Kulleseid touts state investments

Parks commissioner highlights 2023 budget in Lake Placid

Erik Kulleseid visits Lake Placid Monday. (Enterprise photo — Lauren Yates)

LAKE PLACID — New York State Office of Parks, Recreation and Historic Preservation Commissioner Erik Kulleseid visited Lake Placid on Monday to highlight details in the state’s 2023 fiscal year budget.

Kulleseid, who’s served as OPRHP commissioner since 2019, gave a more than 20-minute overview of the new state budget at the Conference Center in Lake Placid, highlighting some investments specific to the North Country and the area’s Olympic facilities.

The presentation was jointly hosted by the Regional Office of Sustainable Tourism and the state Olympic Regional Development Authority. ROOST CEO Jim McKenna, who introduced Kulleseid, touted OPRHP’s role in upgrading the Adirondack Park’s two historic sites — both located in Essex County — that Kulleseid’s office is responsible for: the Crown Point State Historic Site and John Brown Farm.

McKenna told Kulleseid that ORDA and other state agencies in the area have upgraded their facilities “significantly,” and he asked Kulleseid if upgrades might be possible at Essex County’s two historic sites.

“Think we’ll see that in these facilities in Essex County in the future, commissioner?” McKenna asked Kulleseid.

“We’re making investments as fast as we can,” Kulleseid replied.

Budget presentation

Kulleseid celebrated the $221 billion 2023 budget as one that’s “making investments.” Despite the projected increase in spending over last year — over $8 billion more spending in the new fiscal year than in last year’s $212 billion budget — Kulleseid said the governor and state legislature saw an opportunity for an increase thanks to an influx of pandemic-related federal aid and higher-than-expected tax revenues during the pandemic.

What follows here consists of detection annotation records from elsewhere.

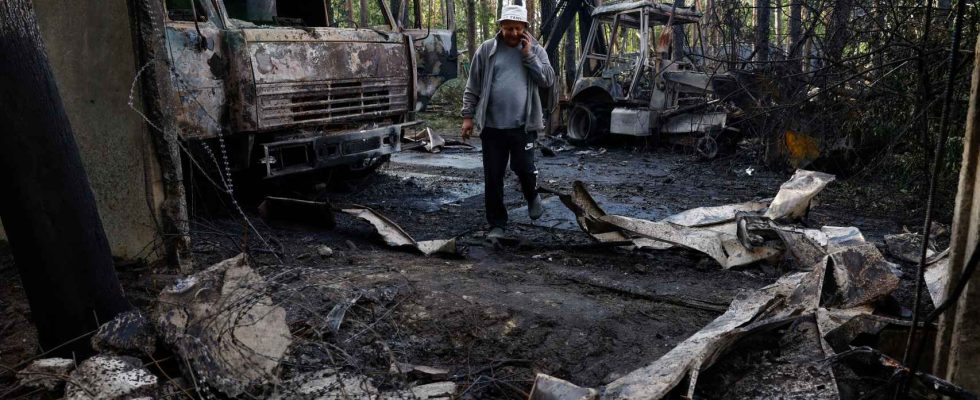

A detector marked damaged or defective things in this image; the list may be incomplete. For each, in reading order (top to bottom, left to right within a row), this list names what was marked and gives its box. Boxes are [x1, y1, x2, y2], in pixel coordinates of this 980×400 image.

burned tractor [148, 0, 460, 180]
burned truck [151, 0, 458, 178]
burnt tire [564, 104, 608, 146]
burned truck [568, 1, 736, 158]
burned tractor [568, 0, 736, 159]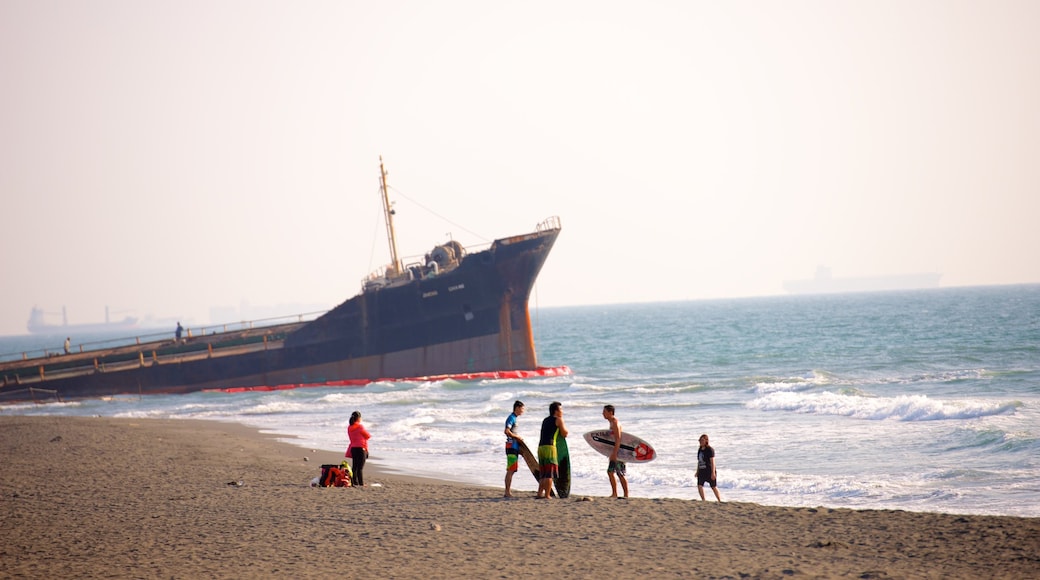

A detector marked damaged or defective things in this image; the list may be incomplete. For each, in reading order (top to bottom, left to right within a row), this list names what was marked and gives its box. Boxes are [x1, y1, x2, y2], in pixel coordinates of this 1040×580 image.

rusted ship hull [0, 219, 565, 405]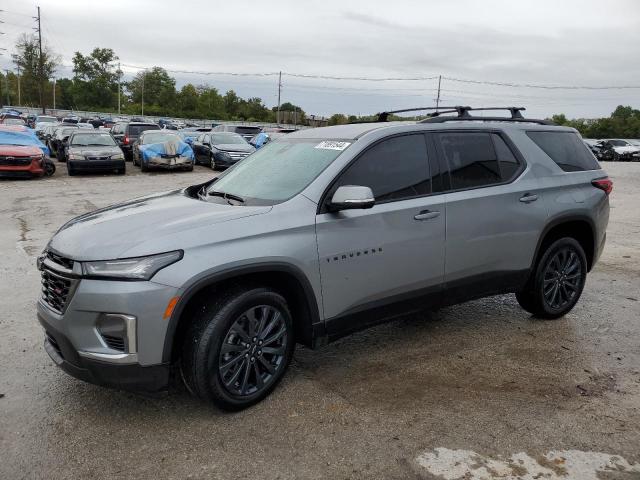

“That money is not being squandered,” he said. ” This is a budget that’s a lot about investments — investments in environmental infrastructure, social infrastructure, medical infrastructure, recreational infrastructure — to sort of take on a lot of those things that New York has been wanting to invest in for a long time, and has not had the chance to, and we’re taking advantage of this year.”

Kulleseid highlighted middle-class tax cuts for around 86,000 North Country taxpayers, partially allocated for homeowners and partially for tax relief. He also discussed the budget’s investment in fuel cost relief, schools and childcare programs, the state’s Downtown Revitalization Initiative, COVID-19 relief funds, SUNY and CUNY schools, affordable housing and new businesses.

Kulleseid mentioned the budget’s $105 million in capital funding for ORDA, which includes upgrades to ORDA’s Olympic facilities.

He also spent some time detailing the state budget’s climate investments, including a proposed $4.2 billion environmental bond act that will go before voters this November. The budget also sets aside a record $4 billion for the state Environmental Protection Fund.

A moment of silence

Kulleseid paused a few minutes into his presentation and asked for a moment of silence to honor the victims of Saturday’s mass shooting at a Buffalo supermarket.

“That kind of aggression and hatred against our fellow New Yorkers — it’s just horrifying,” he said. “The governor’s horrified, we’re all horrified.”